Growth of 3T3 cells on VMHE-m
During the cultivation 3T3 cells showed morphological characteristics typical for the active fibroblasts growing in vitro  spreading, strong attachment to the substrate, polygonal shape, branched cytoplasm and high nuclear: cytoplasmic ratio. On day 3 the cells covered entirely the VMHE-m pieces forming confluent ordered monolayer (Fig.I. (B)). No detectable morphological difference was observed between cells growing on VMHE-m and on glass surface (Fig.I. (A)). In cell preparations VMHE appeared not so transparent because of its affinity towards eosin stain.
Growth of HeLa cells on VMHE-m
Like 3T3 cells, HeLa cells showed good attachment and spreading on VMHE-m. Identical morphological characteristics (round to elongated shape, lamelliopodia formation on the leading edge of the cells and reaching to sub-confluence at the end of the incubation period) were noted for cells attached to VMHE-m or to glass surface (Fig.I. (C),(D)).
Growth of peritoneal macrophages on VMHE-m
In contrast to 3T3 cells and HeLa cells, mouse peritoneal macrophages are highly differentiated cells taking part in non-specific immune defense of mammals. In general macrophages are adherent cells that exhibit two basic types of morphology in culture: there are either flat and irregular in shape with thin cytoplasmic extensions or rounded with abundant sytoplasm. It was found that the proportion of the flat cells increases with increasing time in culture. In young cultures the rounded forms are predominant . In our experiment we found that mouse peritoneal macrophages adhere to VMHE-m as firmly as they do that to the glass surface. On day 3, we observed flat (spread) and round forms to be present attached to VMHE-m. Some of round shaped cells were in mitotic state (Fig.I (E),(F)).
[FIGURE 1 OMITTED]
Glutaraldehyde is an amine-amine crosslinker frequently used for immobilization of enzymes  or hydrophilic coatings on many biomaterials. The hydrophilic coatings especially those containing soluble proteins of the extra-cellular matrix improve biocompatibility and/or cytocompatibility of bio-surfaces and afford an opportunity for their application in design of medical implants. Hua A.I. et al. succeeded in achieving endothelial cell adhesion and growth on silicone rubber by means of gelatin-glutaraldehyde cross-linking of this hydrophobic material . Glutaraldehyde has been used in variety of applications where the maintenance of the structural rigidity of the proteins is important. By glutaraldehyde cross-linking, Spoerl et al. attained significant increase of biomechanical strength, enzymatic resistance, transparency and less wrinkling of amnion used for surface reconstruction of the cornea. Glutaraldehyde treated membranes were completely resistant to enzymatic digestion (performed by 0.1% collagenase solution), while fresh and cryopreserved amnions were dissolved by day 7. In patients the cross-linked membrane was preserved for up to 90 days without any signs of dissolution .

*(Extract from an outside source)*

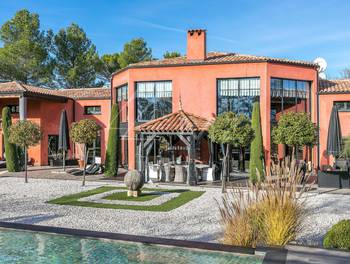 Villa 720 m2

Using morphological criteria we evaluated the capacity of VMHE to support growth of adherent cells in vitro. The preliminary results clearly show that the utilized cross-linking procedures turn fresh and non-cytocompatible VMHE into a good culture substrate for adherent cell lines and for differentiated adherent cells. With its inherent properties  transparency, flexibility, avascularity and relatively small thickness, vitelline membrane of the hen's egg and VMHE-m in particular could find application in design of membrane-cell-grafts for clinical use. In reference to immunogenicity of VMHE-m can be concluded that the gelatin, a well known non-immunogenic biomaterial [13-14], probably veils the determinants of the membrane antigens. The absence of morphological difference between mouse peritoneal macrophages growing on VMHE-m and on glass surface is a preliminary indication in favor of this assumption.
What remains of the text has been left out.